We further examine the impact of node pool on the RMSE (Root Mean Squared Error) of CFN-RW. Our findings reveal that the number of nodes in the network has a significant effect on the model’s performance, with more nodes resulting in lower RMSE values. However, this comes at the cost of increased computational requirements and larger network structures.
To address these limitations, we propose a tighter inequality constraint (TIC) to improve the quality of hidden parameters.

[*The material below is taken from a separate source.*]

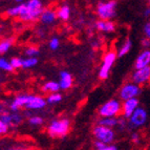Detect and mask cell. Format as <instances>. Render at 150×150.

By tightening the constraints, TIC helps CFN-RW achieve better performance in terms of modeling time and network size.
Our analysis also considers the ore grinding case, where the process is characterized by high capital investment, high electricity consumption, and significant impact on mill capacity and grinding product size. We demonstrate that CFN-RW can effectively model this type of data as well.
In summary, our article provides a comprehensive analysis of CFN-RW, highlighting its strengths and limitations. By proposing TIC to improve the quality of hidden parameters, we show how CFN-RW can be further optimized for better performance in terms of modeling time and network size. Our findings offer valuable insights for those working with artificial neural networks, demonstrating the versatility and potential of CFN-RW in various applications.